The candidates, in no particular order, were Bobby Jindal, John Kasich, George Pataki, Rick Perry, Rick Santorum, Scott Walker, Jeb Bush, Carly Fiorina, Ben Carson, Chris Christie and Lindsey Graham were onstage, while Ted Cruz, Rand Paul and Marco Rubio were on a televised link from D.C., where they were probably fervently trying to defund Planned Parenthood.
In a nut shell, the candidates as a whole, agreed on nearly everything. They are for a flat tax, though it varied from 10-20 percent. Ben Carson, taking his cue from God, suggested tithing the government 10-15 percent of whatever they make.
There was the “lower taxes for everyone” argument, conflicting with the previous argument.
All candidates were in agreement that the Iran deal was a complete failure and that Obama is funding terrorists.
As for immigration, each of the candidates had their own version of limiting the people who come in and throwing out the people who are here.
None of them were for raising the minimum wage in the near or distant future, but they are willing to raise the age of retirement.
With that out of the way, Thursday on FOX should be quite a show, and The Donald will be center stage, so popcorn sales should be through the roof. It’s hard to imagine that it’ll be any different as far as questions go and I’d expect that most of them are going to be softball lobs.
It’s not difficult to speculate what’s going to be covered, as most of the questions are already teed up. Trump has managed to put immigration on the lips of every politician, voter, and reporter in the country. The Republican assault on Planned Parenthood will no doubt come up. The Iran deal will be unanimously trashed. And there will be the requisite cries to repeal Obamacare.
Here’s what won’t be covered: Inequality and stagnant wages; trade strategy; rebuilding the nation’s infrastructure; student debt; climate change; fair taxes; police brutality; campaign finance; and the nation’s incarceration rate.
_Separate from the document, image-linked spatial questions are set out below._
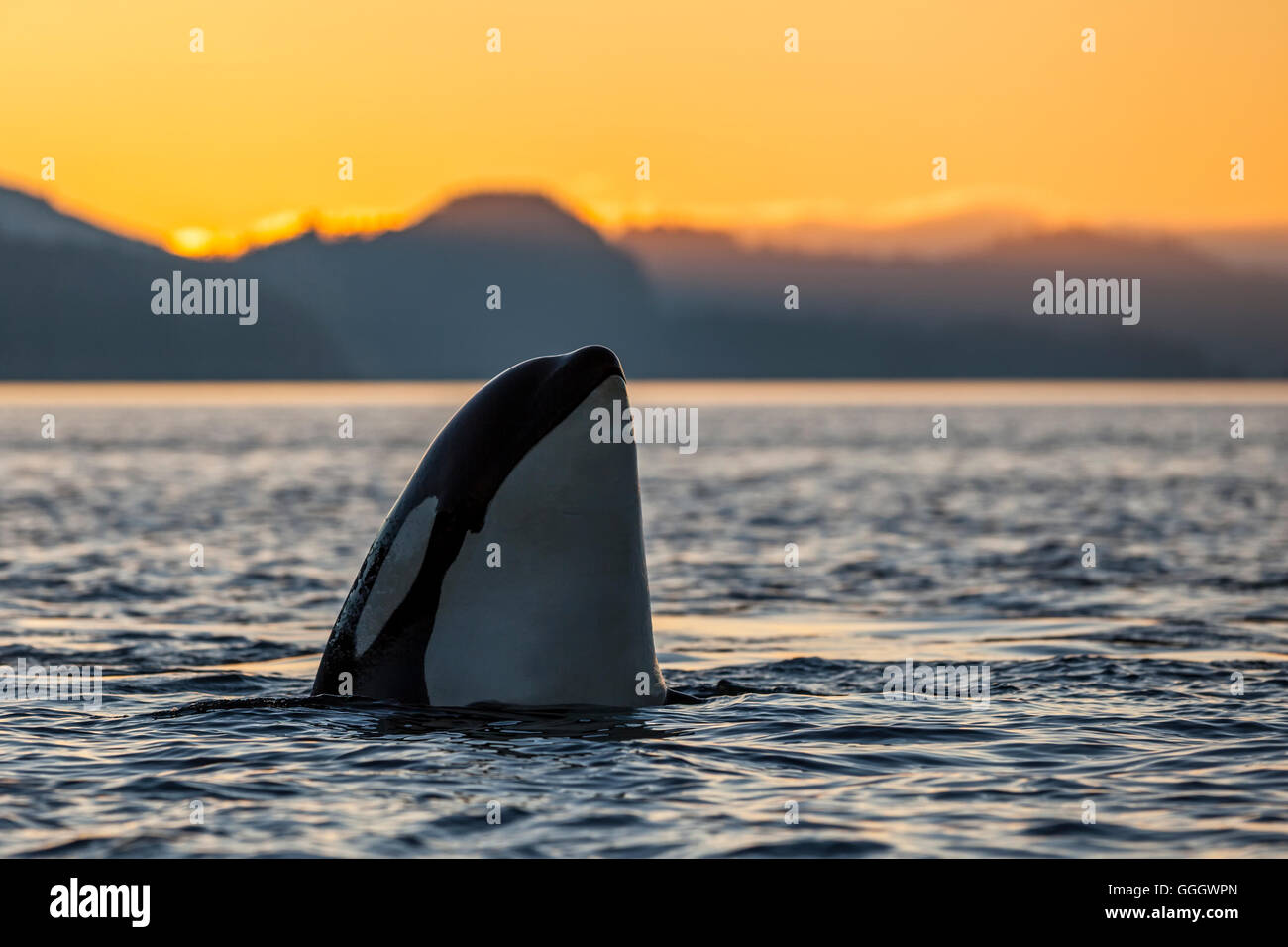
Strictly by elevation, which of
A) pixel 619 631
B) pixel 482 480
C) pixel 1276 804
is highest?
pixel 482 480

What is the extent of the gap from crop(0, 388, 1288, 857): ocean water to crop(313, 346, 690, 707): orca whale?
1.01 ft

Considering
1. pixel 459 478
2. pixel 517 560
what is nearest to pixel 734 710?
pixel 517 560

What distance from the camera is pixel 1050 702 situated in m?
12.7

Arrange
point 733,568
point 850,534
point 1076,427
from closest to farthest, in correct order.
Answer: point 733,568 → point 850,534 → point 1076,427

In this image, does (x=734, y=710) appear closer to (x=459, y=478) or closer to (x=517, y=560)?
(x=517, y=560)

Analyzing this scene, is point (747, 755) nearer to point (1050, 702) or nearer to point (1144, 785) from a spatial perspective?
point (1144, 785)

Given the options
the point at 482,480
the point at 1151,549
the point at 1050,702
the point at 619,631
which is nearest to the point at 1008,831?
the point at 619,631

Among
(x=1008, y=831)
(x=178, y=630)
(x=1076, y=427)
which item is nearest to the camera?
(x=1008, y=831)

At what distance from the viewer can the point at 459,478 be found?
A: 360 inches

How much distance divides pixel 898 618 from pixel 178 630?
356 inches

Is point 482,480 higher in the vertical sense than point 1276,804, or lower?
higher

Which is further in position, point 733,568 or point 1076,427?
point 1076,427

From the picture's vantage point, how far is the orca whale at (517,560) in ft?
29.3

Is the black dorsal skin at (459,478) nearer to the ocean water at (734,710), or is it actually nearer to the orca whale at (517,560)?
the orca whale at (517,560)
All topics on the minds of voters and all topics that are kryptonite to the GOP. And since it’s being held and moderated and controlled by FOX, none of these issue will addressed.
So here’s my advice for Thursday: get comfortable, grab your favorite bottle of liquor, and pretend it’s just another primetime sitcom. Matt Taibbi over at “Rolling Stone” put together a GOP drinking game for the event.
Drink THE FIRST TIME:
- Donald Trump mentions his wealth, or how smart he is.
- A candidate mentions Benghazi
- A candidate says, “This president…”
- A candidate whines about not getting called on enough.
- Someone promises to “take America back.”
- Trump interrupts someone by saying, “Excuse me, let me answer that…”
- Anyone mentions Hitler, Nazis or Neville Chamberlain. Includes related imagery, e.g. “ovens.”
- The crowd cheers a racist/bigoted statement by a candidate.
- A candidate mentions his poor/hardscrabble upbringing, or a parent who “worked every day of his life.”
- A candidate talks about “stopping Hillary Clinton.”
- Anyone warns the U.S. is becoming Greece.
- Trump refers to himself in the third person.
- Anyone invokes St. Ronald Reagan.
Drink EVERY TIME a candidate:
- Claims a positive relationship with a minority. Also known as the, “Some of my best friends are…” rule.
- Tries to speak Spanish
- Tries to warm up to the Ohio crowd with an awkward LeBron shout-out.
Drink EVERY TIME you hear the word(s):
- “I’m not a scientist.”
- “You can keep your doctor.”
- “The war on Christians.”
- “Right here in Ohio.”
- “Culture of dependency.”
TAKE A SHOT OF JAGER AT ANY MENTION OF:
- “All Lives Matter.”
If you’re playing or seriously considering playing this game on Thursday night, it might be a good idea to call in sick and have the number to closest detox – it’s going to be a long night.